**Excerpted data**
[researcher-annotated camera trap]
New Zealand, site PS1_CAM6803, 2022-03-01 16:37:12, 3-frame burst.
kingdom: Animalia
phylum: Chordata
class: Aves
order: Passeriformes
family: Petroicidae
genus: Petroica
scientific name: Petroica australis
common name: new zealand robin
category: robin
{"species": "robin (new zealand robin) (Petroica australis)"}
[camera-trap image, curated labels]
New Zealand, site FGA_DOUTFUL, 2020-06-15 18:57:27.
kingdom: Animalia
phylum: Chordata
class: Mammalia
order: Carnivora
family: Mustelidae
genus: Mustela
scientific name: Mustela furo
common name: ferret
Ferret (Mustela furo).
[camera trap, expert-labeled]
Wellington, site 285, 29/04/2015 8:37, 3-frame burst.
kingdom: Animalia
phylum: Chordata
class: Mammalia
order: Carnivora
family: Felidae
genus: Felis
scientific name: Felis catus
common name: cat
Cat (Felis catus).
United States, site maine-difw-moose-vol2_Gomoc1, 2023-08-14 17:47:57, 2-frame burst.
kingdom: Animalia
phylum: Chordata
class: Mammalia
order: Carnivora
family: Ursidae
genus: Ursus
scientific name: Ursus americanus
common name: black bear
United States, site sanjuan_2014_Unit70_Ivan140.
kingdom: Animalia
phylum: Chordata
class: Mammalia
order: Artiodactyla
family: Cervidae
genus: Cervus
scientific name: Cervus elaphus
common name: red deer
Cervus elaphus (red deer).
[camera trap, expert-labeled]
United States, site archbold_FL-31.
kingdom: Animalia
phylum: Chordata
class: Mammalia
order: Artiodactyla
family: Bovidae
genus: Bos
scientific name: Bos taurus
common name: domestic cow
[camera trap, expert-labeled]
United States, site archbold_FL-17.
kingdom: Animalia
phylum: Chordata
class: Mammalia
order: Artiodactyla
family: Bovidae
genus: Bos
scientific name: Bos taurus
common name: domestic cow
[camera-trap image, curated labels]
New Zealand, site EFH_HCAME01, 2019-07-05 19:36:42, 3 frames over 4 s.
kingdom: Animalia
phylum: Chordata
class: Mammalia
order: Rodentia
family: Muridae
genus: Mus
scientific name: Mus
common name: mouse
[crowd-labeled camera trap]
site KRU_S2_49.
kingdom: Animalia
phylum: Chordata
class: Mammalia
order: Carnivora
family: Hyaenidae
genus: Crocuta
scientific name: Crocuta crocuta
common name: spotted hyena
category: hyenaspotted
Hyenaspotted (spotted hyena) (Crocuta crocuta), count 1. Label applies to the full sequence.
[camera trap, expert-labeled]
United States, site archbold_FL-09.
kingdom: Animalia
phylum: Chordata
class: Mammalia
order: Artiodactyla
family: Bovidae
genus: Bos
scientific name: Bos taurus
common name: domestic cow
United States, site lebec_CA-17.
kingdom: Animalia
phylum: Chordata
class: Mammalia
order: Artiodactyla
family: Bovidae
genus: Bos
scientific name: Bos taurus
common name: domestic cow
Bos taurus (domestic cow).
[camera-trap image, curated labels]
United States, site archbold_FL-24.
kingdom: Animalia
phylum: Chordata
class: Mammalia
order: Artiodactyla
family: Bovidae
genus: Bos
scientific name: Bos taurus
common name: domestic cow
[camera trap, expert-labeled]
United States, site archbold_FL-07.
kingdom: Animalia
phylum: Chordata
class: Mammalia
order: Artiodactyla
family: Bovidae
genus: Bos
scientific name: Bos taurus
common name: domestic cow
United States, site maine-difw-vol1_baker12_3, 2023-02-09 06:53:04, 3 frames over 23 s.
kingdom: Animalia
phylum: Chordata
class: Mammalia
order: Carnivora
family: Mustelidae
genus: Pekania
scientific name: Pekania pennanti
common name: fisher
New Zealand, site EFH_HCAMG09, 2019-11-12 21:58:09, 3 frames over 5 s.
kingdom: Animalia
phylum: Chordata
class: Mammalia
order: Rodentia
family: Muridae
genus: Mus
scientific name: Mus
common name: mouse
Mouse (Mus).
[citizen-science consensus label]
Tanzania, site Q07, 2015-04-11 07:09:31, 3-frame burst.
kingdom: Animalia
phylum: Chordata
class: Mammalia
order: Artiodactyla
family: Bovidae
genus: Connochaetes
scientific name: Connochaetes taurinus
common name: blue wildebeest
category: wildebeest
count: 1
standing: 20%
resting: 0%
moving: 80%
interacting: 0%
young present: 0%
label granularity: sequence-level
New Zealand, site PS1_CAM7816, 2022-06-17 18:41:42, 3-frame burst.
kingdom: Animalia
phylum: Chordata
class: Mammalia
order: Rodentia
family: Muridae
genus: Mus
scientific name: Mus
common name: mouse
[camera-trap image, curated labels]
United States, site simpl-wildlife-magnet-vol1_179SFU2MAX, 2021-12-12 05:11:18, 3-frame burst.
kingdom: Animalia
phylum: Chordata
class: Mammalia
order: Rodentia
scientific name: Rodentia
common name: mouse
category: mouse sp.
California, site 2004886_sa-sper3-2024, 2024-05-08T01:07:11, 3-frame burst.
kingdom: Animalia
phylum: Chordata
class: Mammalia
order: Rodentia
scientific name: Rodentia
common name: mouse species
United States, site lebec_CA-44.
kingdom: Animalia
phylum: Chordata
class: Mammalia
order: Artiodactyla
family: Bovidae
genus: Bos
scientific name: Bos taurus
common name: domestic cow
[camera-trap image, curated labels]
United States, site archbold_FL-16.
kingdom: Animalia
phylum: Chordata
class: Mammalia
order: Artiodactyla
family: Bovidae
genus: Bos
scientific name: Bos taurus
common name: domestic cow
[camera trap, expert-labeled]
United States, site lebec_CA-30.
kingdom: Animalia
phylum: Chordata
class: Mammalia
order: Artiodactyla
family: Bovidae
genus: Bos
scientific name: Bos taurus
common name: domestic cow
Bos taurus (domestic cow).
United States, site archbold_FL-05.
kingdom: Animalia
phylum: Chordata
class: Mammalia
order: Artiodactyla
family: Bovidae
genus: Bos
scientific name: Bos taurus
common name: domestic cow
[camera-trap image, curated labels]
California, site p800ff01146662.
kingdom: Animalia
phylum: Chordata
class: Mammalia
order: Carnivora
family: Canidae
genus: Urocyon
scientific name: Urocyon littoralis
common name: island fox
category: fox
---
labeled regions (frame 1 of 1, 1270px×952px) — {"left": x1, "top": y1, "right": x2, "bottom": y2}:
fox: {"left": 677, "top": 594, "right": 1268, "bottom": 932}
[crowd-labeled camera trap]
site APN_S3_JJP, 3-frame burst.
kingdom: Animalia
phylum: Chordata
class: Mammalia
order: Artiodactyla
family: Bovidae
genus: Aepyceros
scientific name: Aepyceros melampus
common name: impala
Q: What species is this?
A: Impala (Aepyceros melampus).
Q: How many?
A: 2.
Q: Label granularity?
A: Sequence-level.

**Exercise requirements**
Up to and including the line with "scientific name: Petroica australis", repeat the entries exactly, beginning at their first line.

**Answer box**
[researcher-annotated camera trap]
New Zealand, site PS1_CAM6803, 2022-03-01 16:37:12, 3-frame burst.
kingdom: Animalia
phylum: Chordata
class: Aves
order: Passeriformes
family: Petroicidae
genus: Petroica
scientific name: Petroica australis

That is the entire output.